The European Central Bank held its main interest rate at 0.75%, citing balanced risks to inflation, while the Bank of England kept rates at 0.5% and said it would not be adding to its £375 billion program of quantitative easing.
The European Commission slashed its forecast Wednesday for eurozone growth in 2013 to 0.1% from 1%.
Speaking after the ECB meeting Thursday, bank president Mario Draghi said overall economic activity in the eurozone would remain weak in the near term, signaling a downgrade to the bank's own forecasts due next month.
"Most recent survey evidence extending into Q4 does not signal an improvement," he said at a news conference in Frankfurt, adding the risks to growth were on the downside. "This is bound to influence our projections in December."
Growth in Germany -- Europe's biggest economy -- will fall to 0.8% in 2012 from 3% last year and maintain that subdued rate of expansion next year, according to the commission's forecasts.
"Germany has so far been largely insulated from some of the difficulties elsewhere in the euro area. But the latest data suggest that these developments are now starting to affect the German economy," Draghi said in a speech Wednesday.
Further evidence of a German slowdown came with figures showing exports fell 2.5% in September, compared with August.
The ECB has steadied investors' nerves about the eurozone crisis with its plan to buy the bonds of heavily indebted governments such as Italy and Spain, provided they apply for a formal bailout program.
The bank's Outright Monetary Transactions (OMT) program, as the bond purchase scheme is known, has driven down yields on Italian and Spanish bonds, without it yet being activated, encouraging Madrid to hold off making a request for assistance.
Spain sold bonds Thursday to complete its financing for 2012, further easing the pressure for a bailout.
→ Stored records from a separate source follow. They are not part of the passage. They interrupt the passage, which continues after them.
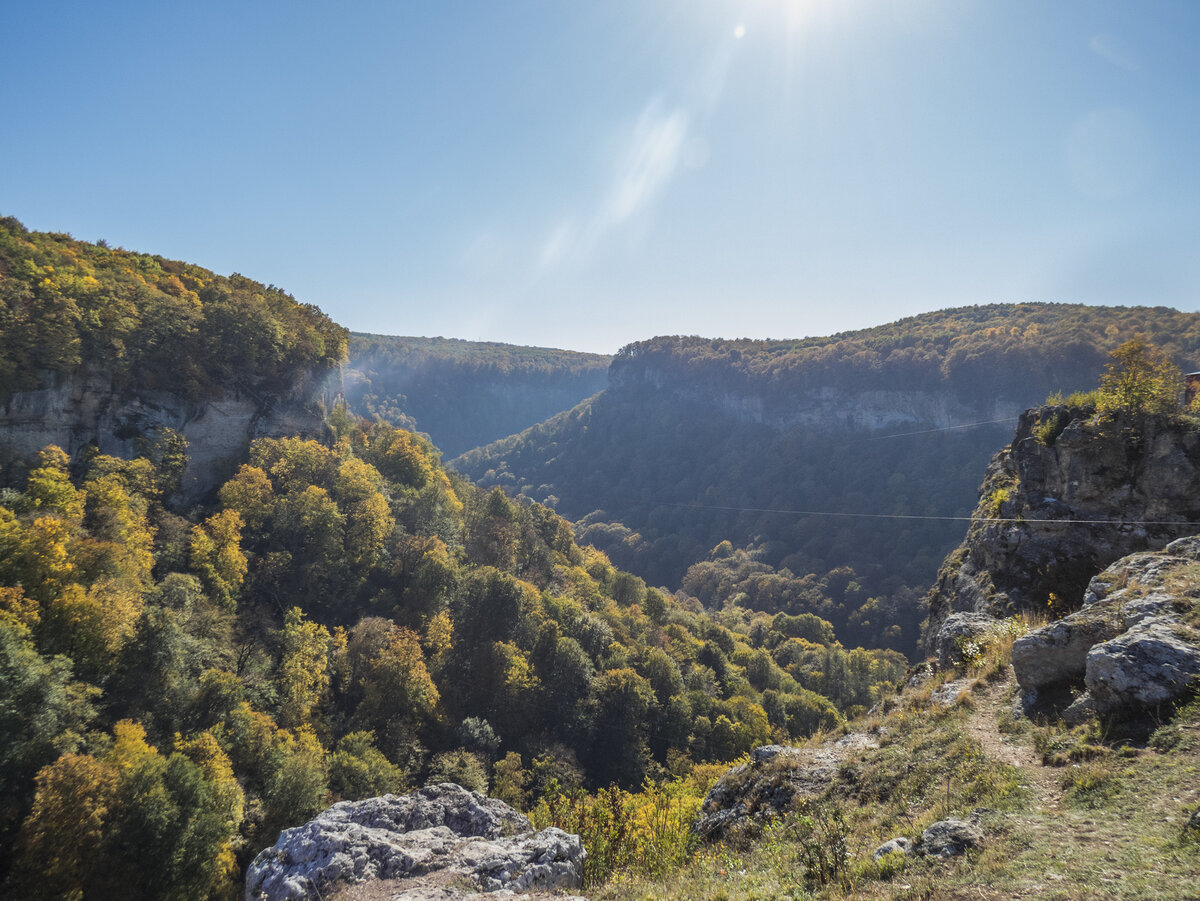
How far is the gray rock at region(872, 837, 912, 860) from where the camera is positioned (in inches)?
289

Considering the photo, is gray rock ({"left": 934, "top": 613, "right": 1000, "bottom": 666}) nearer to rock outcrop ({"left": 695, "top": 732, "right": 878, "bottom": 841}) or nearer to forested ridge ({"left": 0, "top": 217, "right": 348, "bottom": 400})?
rock outcrop ({"left": 695, "top": 732, "right": 878, "bottom": 841})

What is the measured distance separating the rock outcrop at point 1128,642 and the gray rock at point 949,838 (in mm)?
3510

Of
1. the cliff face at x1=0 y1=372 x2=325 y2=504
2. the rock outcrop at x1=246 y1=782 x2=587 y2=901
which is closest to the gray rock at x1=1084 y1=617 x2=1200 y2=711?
the rock outcrop at x1=246 y1=782 x2=587 y2=901

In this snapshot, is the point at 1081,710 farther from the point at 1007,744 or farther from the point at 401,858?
the point at 401,858

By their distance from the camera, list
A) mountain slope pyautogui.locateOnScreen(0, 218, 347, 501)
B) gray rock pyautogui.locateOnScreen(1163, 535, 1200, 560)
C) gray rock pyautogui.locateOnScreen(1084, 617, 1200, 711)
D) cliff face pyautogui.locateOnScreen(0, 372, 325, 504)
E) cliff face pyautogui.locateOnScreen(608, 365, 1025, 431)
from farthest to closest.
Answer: cliff face pyautogui.locateOnScreen(608, 365, 1025, 431) < mountain slope pyautogui.locateOnScreen(0, 218, 347, 501) < cliff face pyautogui.locateOnScreen(0, 372, 325, 504) < gray rock pyautogui.locateOnScreen(1163, 535, 1200, 560) < gray rock pyautogui.locateOnScreen(1084, 617, 1200, 711)

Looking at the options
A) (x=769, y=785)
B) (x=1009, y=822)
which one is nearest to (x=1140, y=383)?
(x=1009, y=822)

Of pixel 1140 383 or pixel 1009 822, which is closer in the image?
pixel 1009 822

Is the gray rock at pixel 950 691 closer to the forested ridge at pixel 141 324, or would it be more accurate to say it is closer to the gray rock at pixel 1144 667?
the gray rock at pixel 1144 667

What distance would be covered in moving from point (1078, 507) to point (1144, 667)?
12660mm

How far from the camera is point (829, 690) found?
230 ft

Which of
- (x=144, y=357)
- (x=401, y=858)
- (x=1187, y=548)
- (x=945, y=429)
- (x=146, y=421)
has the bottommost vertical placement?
(x=401, y=858)

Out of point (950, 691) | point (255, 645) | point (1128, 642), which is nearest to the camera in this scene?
point (1128, 642)

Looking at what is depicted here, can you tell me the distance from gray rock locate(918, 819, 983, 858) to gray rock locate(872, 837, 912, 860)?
209 mm

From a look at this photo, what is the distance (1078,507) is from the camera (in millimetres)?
17891
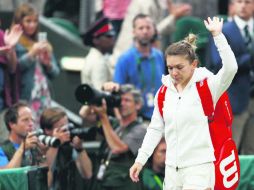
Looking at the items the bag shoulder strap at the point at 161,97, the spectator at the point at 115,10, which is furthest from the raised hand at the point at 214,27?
the spectator at the point at 115,10

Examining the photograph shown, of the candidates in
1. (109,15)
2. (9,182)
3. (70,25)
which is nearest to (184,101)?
(9,182)

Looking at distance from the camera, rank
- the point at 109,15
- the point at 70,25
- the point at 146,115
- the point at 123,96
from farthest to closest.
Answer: the point at 70,25 → the point at 109,15 → the point at 146,115 → the point at 123,96

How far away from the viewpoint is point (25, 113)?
35.9 feet

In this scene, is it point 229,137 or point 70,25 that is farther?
point 70,25

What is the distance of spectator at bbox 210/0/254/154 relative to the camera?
12.4m

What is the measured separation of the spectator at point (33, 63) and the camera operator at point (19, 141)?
1108mm

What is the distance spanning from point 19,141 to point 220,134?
2507 mm

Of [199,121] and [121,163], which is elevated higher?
[199,121]

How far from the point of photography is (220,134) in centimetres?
899

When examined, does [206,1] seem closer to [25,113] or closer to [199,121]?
[25,113]

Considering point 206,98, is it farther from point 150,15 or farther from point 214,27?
point 150,15

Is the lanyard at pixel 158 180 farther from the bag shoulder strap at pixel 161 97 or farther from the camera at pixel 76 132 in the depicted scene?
the bag shoulder strap at pixel 161 97

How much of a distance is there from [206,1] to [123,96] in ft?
16.9

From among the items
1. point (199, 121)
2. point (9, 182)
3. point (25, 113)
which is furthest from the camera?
point (25, 113)
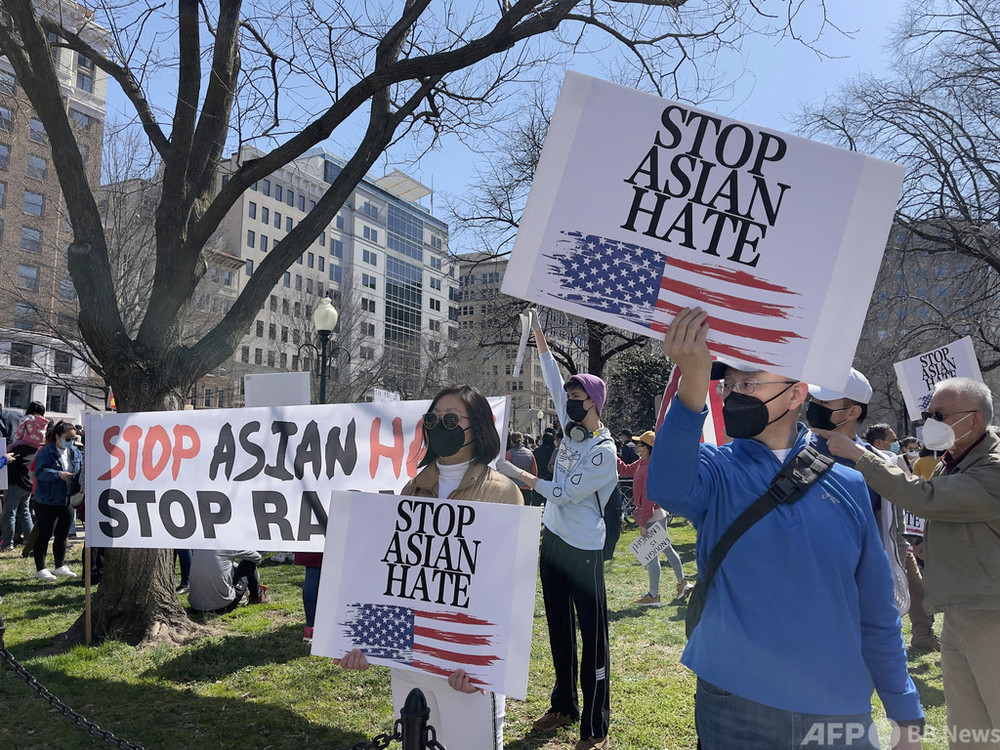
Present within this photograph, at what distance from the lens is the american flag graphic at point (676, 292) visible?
212 cm

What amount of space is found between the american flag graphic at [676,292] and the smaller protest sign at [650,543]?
16.1 ft

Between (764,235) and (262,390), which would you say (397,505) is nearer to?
(764,235)

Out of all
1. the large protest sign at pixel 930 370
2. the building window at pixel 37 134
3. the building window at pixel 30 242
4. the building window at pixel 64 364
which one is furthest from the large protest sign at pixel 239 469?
the building window at pixel 30 242

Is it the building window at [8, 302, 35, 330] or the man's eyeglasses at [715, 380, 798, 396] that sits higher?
the building window at [8, 302, 35, 330]

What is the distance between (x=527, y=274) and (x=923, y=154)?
1977 centimetres

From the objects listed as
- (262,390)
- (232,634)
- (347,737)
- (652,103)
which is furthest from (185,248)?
(652,103)

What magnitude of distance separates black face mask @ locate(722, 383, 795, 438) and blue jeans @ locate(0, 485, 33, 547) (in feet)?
39.8

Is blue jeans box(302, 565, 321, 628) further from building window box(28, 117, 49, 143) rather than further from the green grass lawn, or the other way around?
building window box(28, 117, 49, 143)

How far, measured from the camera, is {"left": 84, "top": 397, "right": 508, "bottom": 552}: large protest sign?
5.37 m

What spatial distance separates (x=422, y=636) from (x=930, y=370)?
25.0ft

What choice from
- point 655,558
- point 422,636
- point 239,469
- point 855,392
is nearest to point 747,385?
point 855,392

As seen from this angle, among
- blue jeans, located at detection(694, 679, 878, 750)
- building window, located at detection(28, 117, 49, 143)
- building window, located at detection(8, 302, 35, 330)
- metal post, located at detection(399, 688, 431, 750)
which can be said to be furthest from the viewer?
building window, located at detection(8, 302, 35, 330)

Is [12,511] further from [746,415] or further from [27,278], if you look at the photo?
[27,278]

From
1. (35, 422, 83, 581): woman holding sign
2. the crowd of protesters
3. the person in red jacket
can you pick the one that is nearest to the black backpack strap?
the crowd of protesters
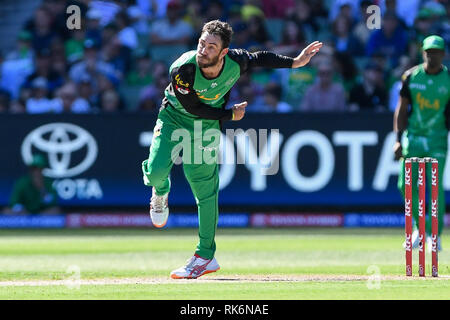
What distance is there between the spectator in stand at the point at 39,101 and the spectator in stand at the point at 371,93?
452cm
The ECB is reluctant to take any further measures until OMT has been given a chance to work, but Draghi said the bank stood ready to act with "the standard, normal monetary policy instruments" if necessary.
Some economists believe both the ECB and the Bank of England will have little choice but to provide further monetary stimulus for the European economy early next year.
"With the Eurozone facing a difficult fourth quarter after almost certainly suffering further GDP contraction in the third quarter, and with the underlying inflation situation in the eurozone looking far from alarming, we believe that the ECB will take interest rates down from 0.75% to 0.50% sooner rather than later," said Howard Archer, chief UK and European economist at IHS Global Insight.
The British economy emerged from recession with stronger than expected growth in the third quarter, helped by one-off factors such as the London Olympic Games, but recent data have painted a less optimistic picture and the external environment is deteriorating.
"We still expect real GDP to disappoint and for this to drive the [Bank of England] to deliver £50 billion of quantitative easing in February," said Philip Rush, UK economist at Nomura.
James Knightley, economist at ING, pointed to weak European data and worries about the ability of the U.S. government to avoid driving the world's biggest economy over a fiscal cliff of tax rises and spending cuts at year end.
"The longer it takes to reach an agreement on preventing a recession-inducing wave of austerity, the more damaging it will be for confidence, risk appetite and growth both in the U.S. and globally," he said. "This is why we don't believe the Bank of England is finished with its stimulus efforts," he said.